Весна – все-таки весна. Пыжиков откровенничал первый раз.
– Вот вы поймете меня, – горячо зашептал Пыжиков, напряженно качаясь против нас, пытаясь обозначить и мое участие в беседе, но я по привычке держался поодаль, – нет, не во всякой воде надо купаться, всего лучше так: стал по коленочки – и думай, как хочешь – в воде я стою или на бережку?

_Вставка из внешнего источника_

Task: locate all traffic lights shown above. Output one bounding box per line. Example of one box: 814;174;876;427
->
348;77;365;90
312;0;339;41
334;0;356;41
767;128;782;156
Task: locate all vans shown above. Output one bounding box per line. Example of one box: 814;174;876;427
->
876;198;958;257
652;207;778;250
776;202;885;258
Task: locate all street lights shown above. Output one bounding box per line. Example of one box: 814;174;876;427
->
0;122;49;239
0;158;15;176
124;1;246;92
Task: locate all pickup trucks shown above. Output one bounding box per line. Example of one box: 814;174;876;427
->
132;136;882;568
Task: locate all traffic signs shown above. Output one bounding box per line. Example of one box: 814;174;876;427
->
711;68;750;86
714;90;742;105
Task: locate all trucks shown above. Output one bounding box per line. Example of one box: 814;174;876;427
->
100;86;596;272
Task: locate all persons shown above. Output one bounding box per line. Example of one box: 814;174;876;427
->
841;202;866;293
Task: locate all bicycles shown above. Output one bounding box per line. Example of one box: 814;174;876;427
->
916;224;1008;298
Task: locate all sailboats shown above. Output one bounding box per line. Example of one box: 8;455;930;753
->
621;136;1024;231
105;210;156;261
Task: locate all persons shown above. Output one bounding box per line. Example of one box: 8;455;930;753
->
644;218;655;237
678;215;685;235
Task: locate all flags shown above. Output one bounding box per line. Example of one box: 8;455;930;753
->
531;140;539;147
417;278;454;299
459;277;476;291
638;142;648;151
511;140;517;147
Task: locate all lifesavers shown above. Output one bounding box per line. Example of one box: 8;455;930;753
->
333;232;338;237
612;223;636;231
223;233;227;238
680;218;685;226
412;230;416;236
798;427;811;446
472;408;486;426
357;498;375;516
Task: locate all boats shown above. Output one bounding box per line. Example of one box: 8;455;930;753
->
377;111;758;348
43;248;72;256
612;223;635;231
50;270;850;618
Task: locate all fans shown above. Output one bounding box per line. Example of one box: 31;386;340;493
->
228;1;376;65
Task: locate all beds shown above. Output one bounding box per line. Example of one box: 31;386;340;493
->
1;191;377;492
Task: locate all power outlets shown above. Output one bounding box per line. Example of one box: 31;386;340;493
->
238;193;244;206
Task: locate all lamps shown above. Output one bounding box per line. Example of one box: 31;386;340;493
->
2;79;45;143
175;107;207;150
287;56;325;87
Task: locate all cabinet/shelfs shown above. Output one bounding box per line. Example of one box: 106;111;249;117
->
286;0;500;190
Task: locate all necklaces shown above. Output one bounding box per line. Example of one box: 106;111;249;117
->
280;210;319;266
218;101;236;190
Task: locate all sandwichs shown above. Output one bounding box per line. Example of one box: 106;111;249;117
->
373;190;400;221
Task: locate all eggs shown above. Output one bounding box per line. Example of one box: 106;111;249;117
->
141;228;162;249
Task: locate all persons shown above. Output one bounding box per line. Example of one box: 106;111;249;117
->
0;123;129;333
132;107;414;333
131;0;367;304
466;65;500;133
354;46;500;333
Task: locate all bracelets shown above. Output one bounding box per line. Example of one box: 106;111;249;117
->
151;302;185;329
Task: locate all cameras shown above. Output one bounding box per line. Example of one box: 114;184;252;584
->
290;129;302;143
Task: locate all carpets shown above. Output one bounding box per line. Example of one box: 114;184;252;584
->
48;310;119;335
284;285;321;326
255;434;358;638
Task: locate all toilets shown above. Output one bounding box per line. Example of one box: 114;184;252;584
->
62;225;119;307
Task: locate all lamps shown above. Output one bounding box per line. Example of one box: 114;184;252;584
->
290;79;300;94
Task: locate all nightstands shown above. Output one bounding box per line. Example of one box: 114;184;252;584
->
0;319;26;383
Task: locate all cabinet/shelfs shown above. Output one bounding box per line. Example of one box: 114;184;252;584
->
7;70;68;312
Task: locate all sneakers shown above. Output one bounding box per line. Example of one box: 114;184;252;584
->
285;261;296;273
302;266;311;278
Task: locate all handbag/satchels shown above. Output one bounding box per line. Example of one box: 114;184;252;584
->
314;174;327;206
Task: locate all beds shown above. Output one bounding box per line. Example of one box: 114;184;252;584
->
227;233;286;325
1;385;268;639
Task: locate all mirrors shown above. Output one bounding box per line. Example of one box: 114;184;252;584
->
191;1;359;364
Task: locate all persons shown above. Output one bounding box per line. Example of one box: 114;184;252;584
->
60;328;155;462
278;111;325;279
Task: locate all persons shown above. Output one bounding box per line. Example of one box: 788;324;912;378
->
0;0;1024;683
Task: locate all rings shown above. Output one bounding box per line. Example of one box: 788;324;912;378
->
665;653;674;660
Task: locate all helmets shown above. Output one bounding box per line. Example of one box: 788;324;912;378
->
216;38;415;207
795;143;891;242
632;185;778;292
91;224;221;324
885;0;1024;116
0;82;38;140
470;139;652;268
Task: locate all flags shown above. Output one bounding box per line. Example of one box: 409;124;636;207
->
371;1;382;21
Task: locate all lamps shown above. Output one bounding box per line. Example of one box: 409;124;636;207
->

– Все зло, когда не понимают, а додумывают друг за друга. А кто понял – молчит. Вон Курицын, он же понимает, но в армии у него сломали что-то внутри, он и…
Это уже про меня.
– Гы… а вешался ты тоже от этого, хлоп тать? – Вот так я ему.
Зёму это вернуло к мыслительной деятельности.
– Служба замарала? – нашел он свое место в беседе. – А я, хоть и дубовый, а вешаться не бегал – служу, как полагается, мля… – И добавил: – Интеллигент. От слова «телега»!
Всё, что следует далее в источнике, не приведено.